ACTIVITY A: Condense the paragraph of the report that begins "My second opponent was" into a short bulleted list that keeps its main facts.
(SOURCE TEXT begins)
I took Medieval French – two commands each with 7 Kn(S) plus some bowmen  and Hordes, and a foot command with Ax(X) Brigans, more bows (the Reg Bw(O) crossbowmen) and half a dozen psiloi.  Break points were 6, 6, 7.5

In the first round I faced my regular doubles partner Russ King, who had a Romanian Frankish army very similar to mine.  Not much terrain, and the most impressive action consisted of wild melees between masses of knights.  I gained an advantage here largely by having a partial second line to plug gaps and overlap pursuing enemies.  The most important fighting, though, was between my Brigans and the Greek Ax(O); the Brigans’ extra factor was decisive and the Ax(O) fell in heaps, breaking a Romanian command.  A few more knight combats with turned flanks saw a second command go and I won 10-0.

My second opponent was Ian Pudney, an experienced and careful player with Late Romans.  He fielded, from left to right, some Ax(S) and a few legionaries, with supporting psiloi, plus light horse; a Gothic ally with Wb(S) general and 19 Wb(O), a Roman sub-general with some more Wb(O), assorted mounted troops and a couple of bolt-shooters, and an Arab mini-ally of 2 LH(O) and 2 LH(I).  I hid psiloi in ambush in a large wood on my right flank, with the knights in the centre and on the left; my extreme left was held by Bw(I).

Ian’s opening PIPs were 1, 1, 1, 6 – two unreliable allies meant that he couldn’t do much, but he shaped to get auxilia into my Inferior Bowmen.  Then my opening PIPs were 1, 1, 1 and I couldn’t move the infantry command – in fact that command scored 1 in each of the first three turns, and as the Kn(S) general needed to be held back the infantry didn’t move at all.  The lines of Kn(S) trundled forward, though.  Ian’s Arab ally soon joined in and tried to outflank my right, but was deterred by spotting my psiloi in ambush.
(SOURCE TEXT ends)
ACTIVITY B: Set out the lines of the entries below as a numbered list, skipping blank lines, and leave the pictures out of your answer.
(EXTRACTED INFORMATION begins)
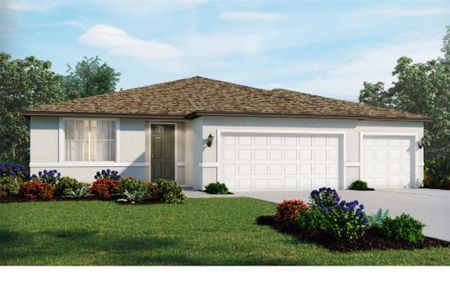 New construction Single-Family house 14062 Ginnie Springs Way, Parrish, FL 34219 - photo 0
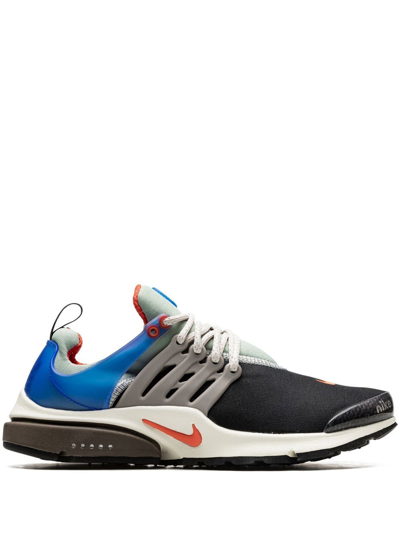 Nike Air Presto Prm Sneaker In Black/ Orange/ Sage/ Blue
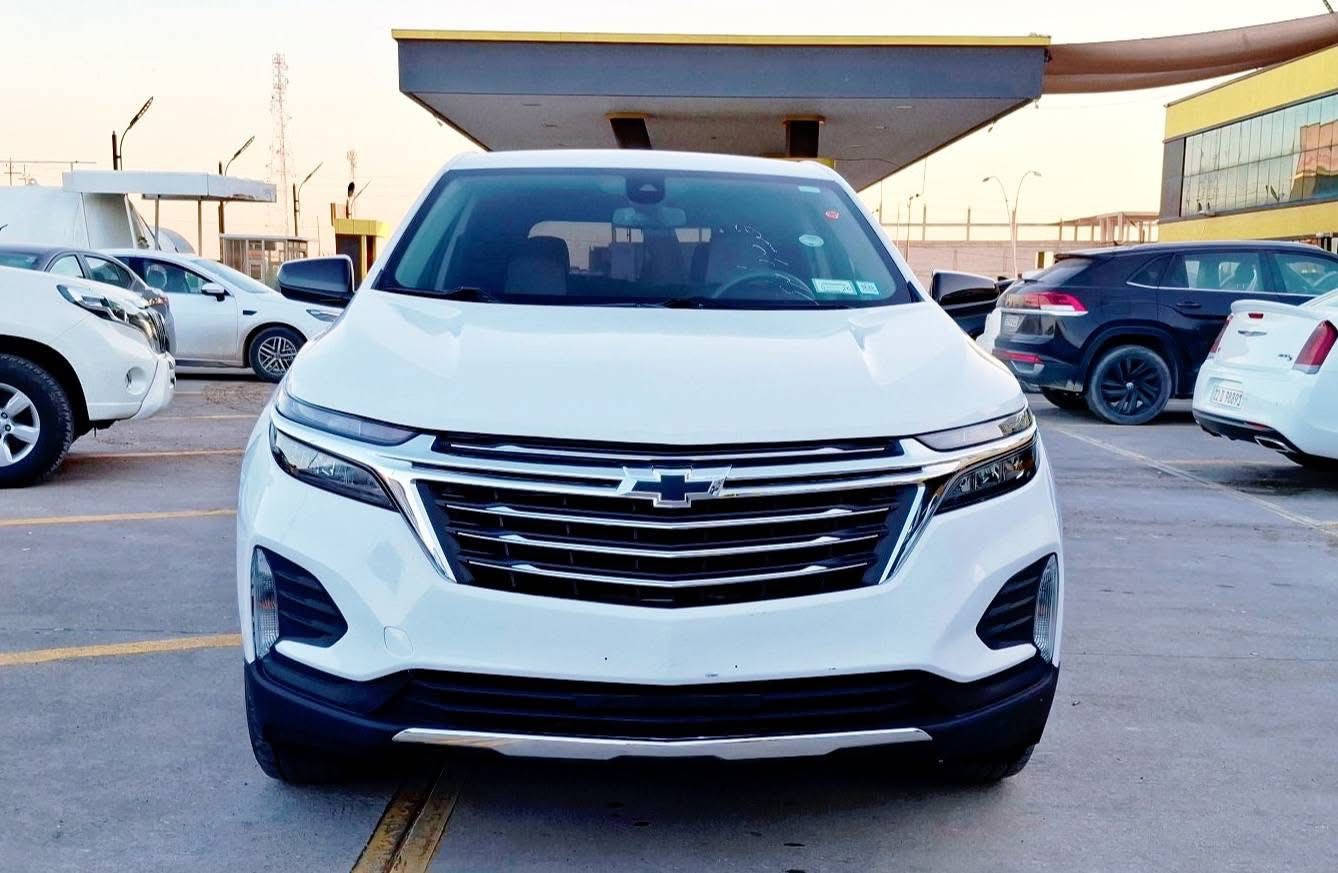 شوفرليت ايكوينكس 2023  مواصفات LS
اللون ابيض
الوصول اليوم 
الموقع اربيل 
رقم كاتي اربيل
المواصفات :
بصمة 
رادار 
 تشغيل عن بعد
شاشة كبيرة 
داخل لونين كريمي واسود
هندبريك بصمة
LED امامي 
تحكم ستيرن 
كروس سرعة 
بلوتوث 
قطعتين تبريد 
اطفاء ذاتي 
حساس 
فور ويلAWD
لايت زنون 3 عدسات/ويل كب اسود اصلي 
لد امامي نهاري لد خلفي
ماشيه 17 الف فقط
مكينه 1500Tتوربو
رقم الشاصي مرفق
شرط بدون دواخل او شواصي
كلشي المبدل شرط راجع شركة
السعر 155 ومجال للشراي
للاستفسار مراجعة الصفحة 
او الاتصال بالرقم *********** بيه واتساب
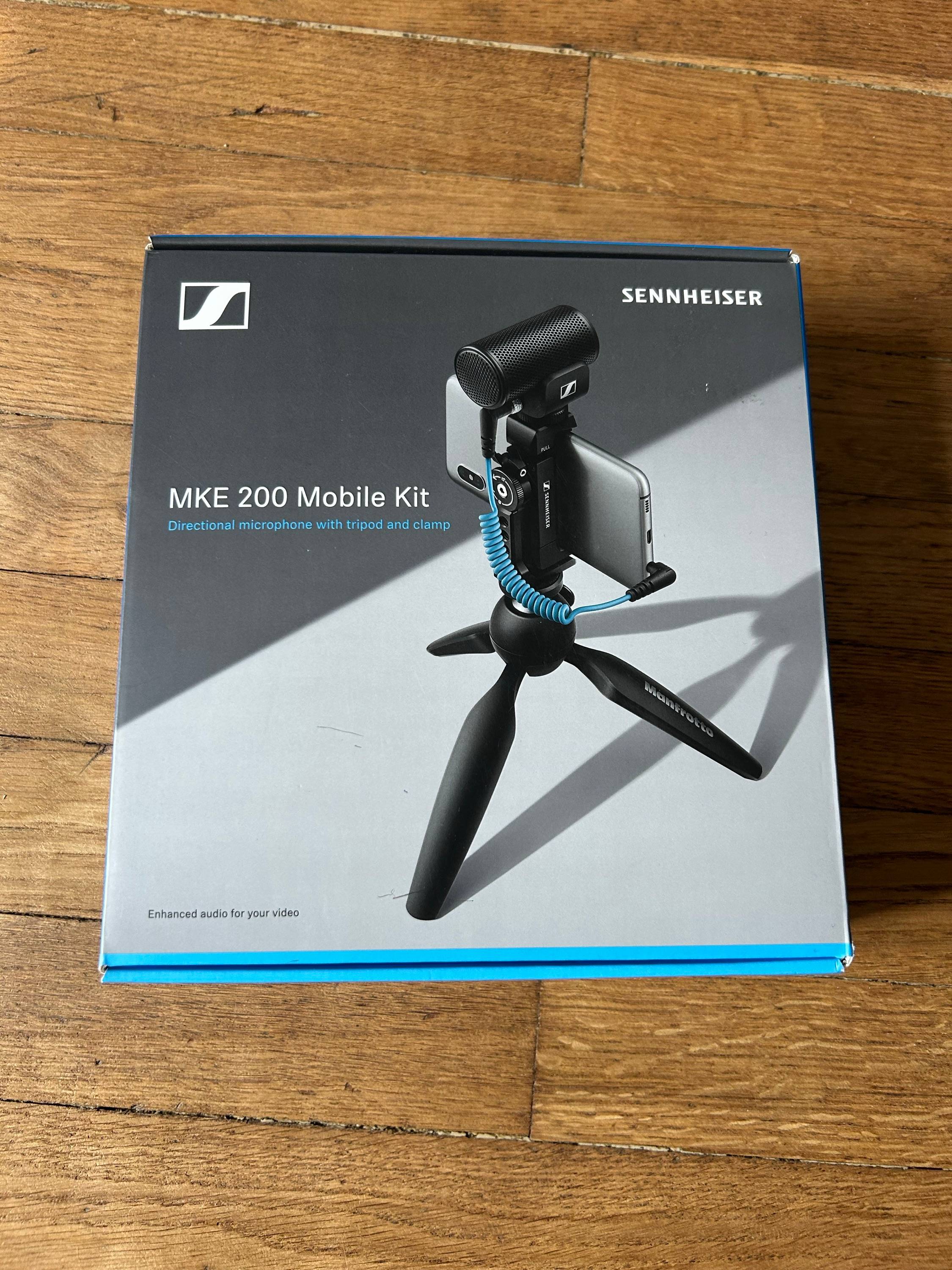 Vends micro Sennheiser MKE 200 Mobile Kit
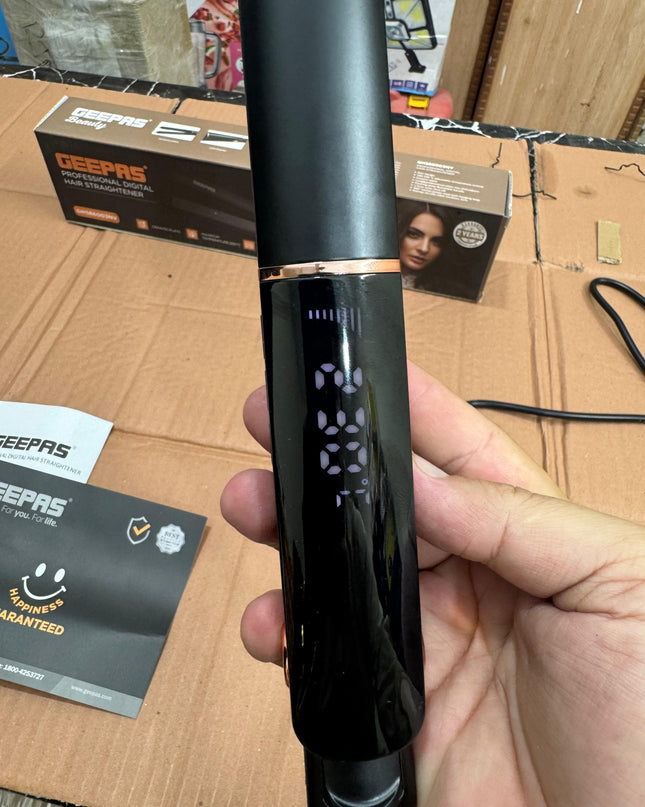Geepas professional digital  hair straightener GHS 86003nv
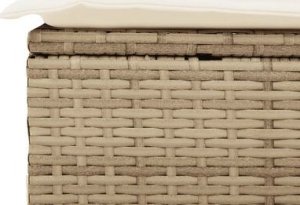 vidaXL 11-częsciowy zestaw mebli ogrodowych z poduszkami, beżowy, polirattan 23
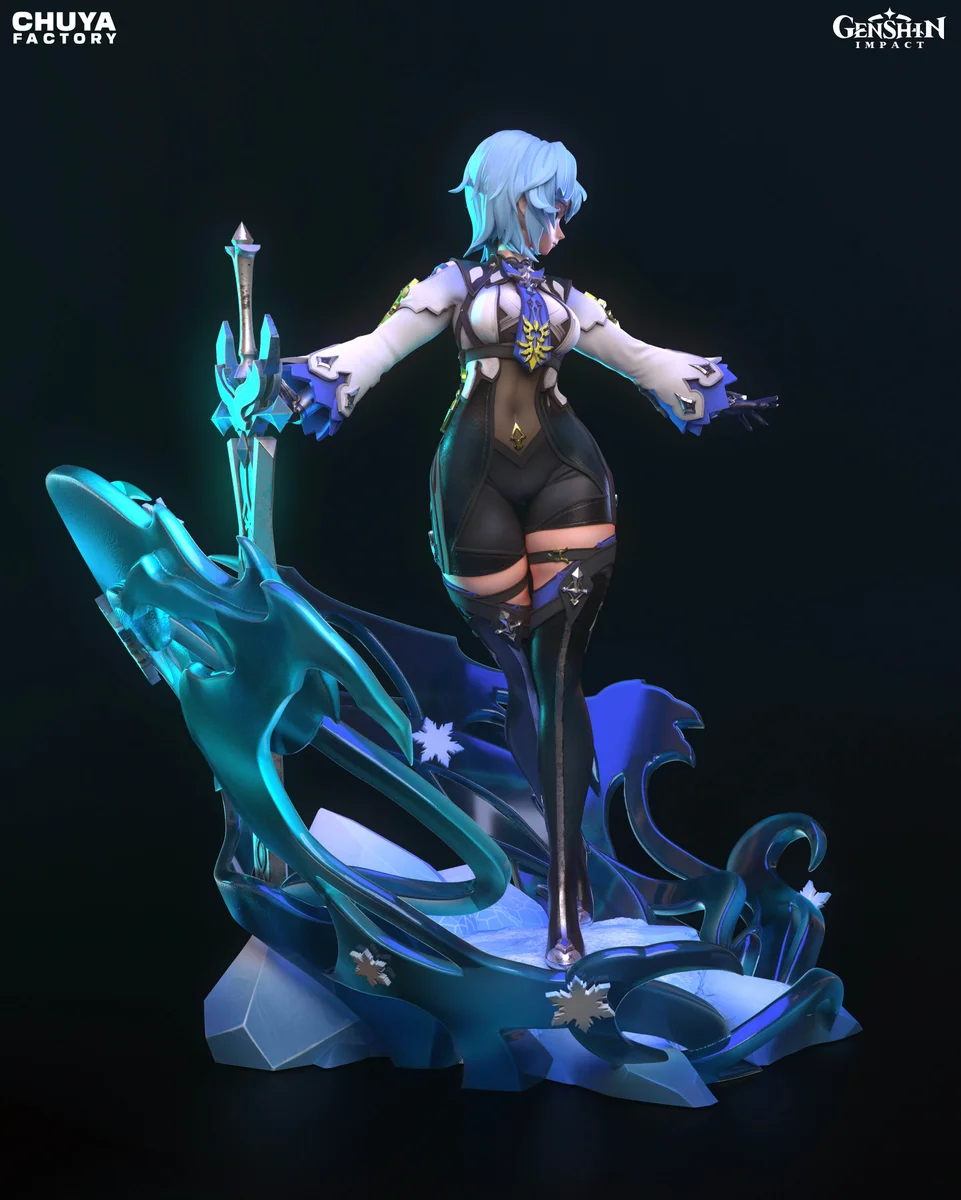 Eula | Fan Art | 3D Printed Resin Model Garage Kit | *Un-Painted* | Chuya Factory 4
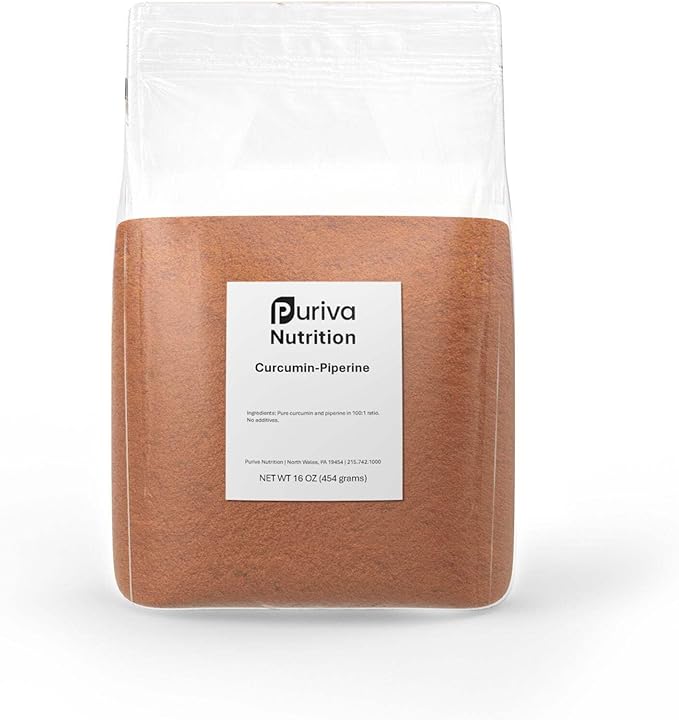 Curcumin with Piperine Powder (100:1 Ratio) 1 Pound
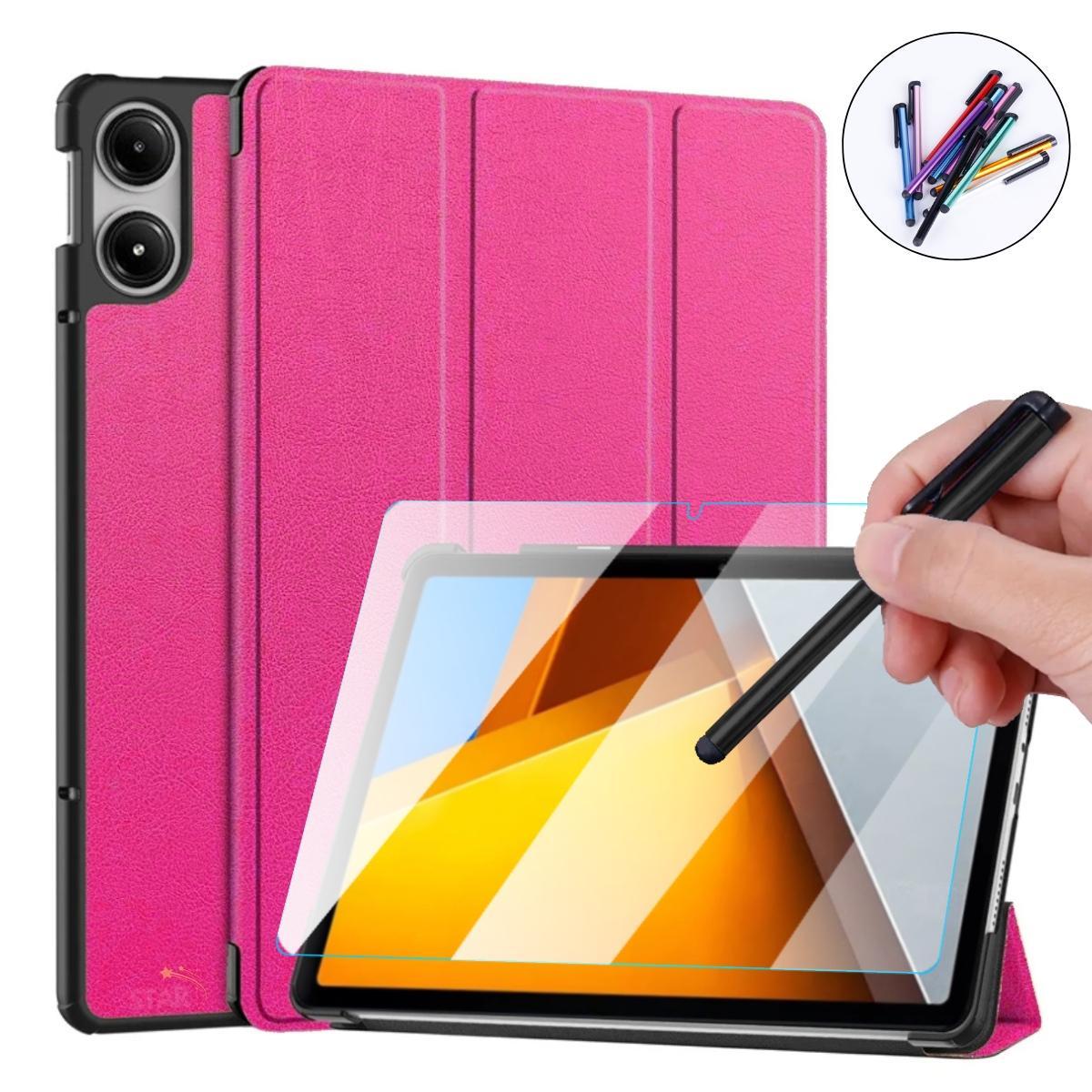 Miniatura Capa Magnética Para Xiaomi Poco Pad 12.1 + Película + Caneta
(EXTRACTED INFORMATION ends)
TASK RESULT A:
- Opponent: Ian Pudney, an experienced and careful player, with Late Romans.
- His deployment, from left to right:
  - some Ax(S) and a few legionaries with supporting psiloi, plus light horse
  - a Gothic ally with a Wb(S) general and 19 Wb(O)
  - a Roman sub-general with more Wb(O), assorted mounted troops and a couple of bolt-shooters
  - an Arab mini-ally of 2 LH(O) and 2 LH(I)
- My deployment:
  - psiloi hidden in ambush in a large wood on the right flank
  - knights in the center and on the left
  - Bw(I) holding the extreme left

TASK RESULT B:
1.  New construction Single-Family house 14062 Ginnie Springs Way, Parrish, FL 34219 - photo 0
2.  Nike Air Presto Prm Sneaker In Black/ Orange/ Sage/ Blue
3.  شوفرليت ايكوينكس 2023  مواصفات LS
4. اللون ابيض
5. الوصول اليوم 
6. الموقع اربيل 
7. رقم كاتي اربيل
8. المواصفات :
9. بصمة 
10. رادار 
11.  تشغيل عن بعد
12. شاشة كبيرة 
13. داخل لونين كريمي واسود
14. هندبريك بصمة
15. LED امامي 
16. تحكم ستيرن 
17. كروس سرعة 
18. بلوتوث 
19. قطعتين تبريد 
20. اطفاء ذاتي 
21. حساس 
22. فور ويلAWD
23. لايت زنون 3 عدسات/ويل كب اسود اصلي 
24. لد امامي نهاري لد خلفي
25. ماشيه 17 الف فقط
26. مكينه 1500Tتوربو
27. رقم الشاصي مرفق
28. شرط بدون دواخل او شواصي
29. كلشي المبدل شرط راجع شركة
30. السعر 155 ومجال للشراي
31. للاستفسار مراجعة الصفحة 
32. او الاتصال بالرقم *********** بيه واتساب
33.  Vends micro Sennheiser MKE 200 Mobile Kit
34. Geepas professional digital  hair straightener GHS 86003nv
35.  vidaXL 11-częsciowy zestaw mebli ogrodowych z poduszkami, beżowy, polirattan 23
36.  Eula | Fan Art | 3D Printed Resin Model Garage Kit | *Un-Painted* | Chuya Factory 4
37.  Curcumin with Piperine Powder (100:1 Ratio) 1 Pound
38.  Miniatura Capa Magnética Para Xiaomi Poco Pad 12.1 + Película + Caneta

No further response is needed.